DATA SHOWN START
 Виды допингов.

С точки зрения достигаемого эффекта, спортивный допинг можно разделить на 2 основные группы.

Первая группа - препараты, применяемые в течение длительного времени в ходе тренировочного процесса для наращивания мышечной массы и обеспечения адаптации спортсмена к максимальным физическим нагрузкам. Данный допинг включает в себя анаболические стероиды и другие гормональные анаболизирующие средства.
DATA SHOWN END
Print the material verbatim, all of it.

### EXERCISE OUTPUT
 Виды допингов.

С точки зрения достигаемого эффекта, спортивный допинг можно разделить на 2 основные группы.

Первая группа - препараты, применяемые в течение длительного времени в ходе тренировочного процесса для наращивания мышечной массы и обеспечения адаптации спортсмена к максимальным физическим нагрузкам. Данный допинг включает в себя анаболические стероиды и другие гормональные анаболизирующие средства.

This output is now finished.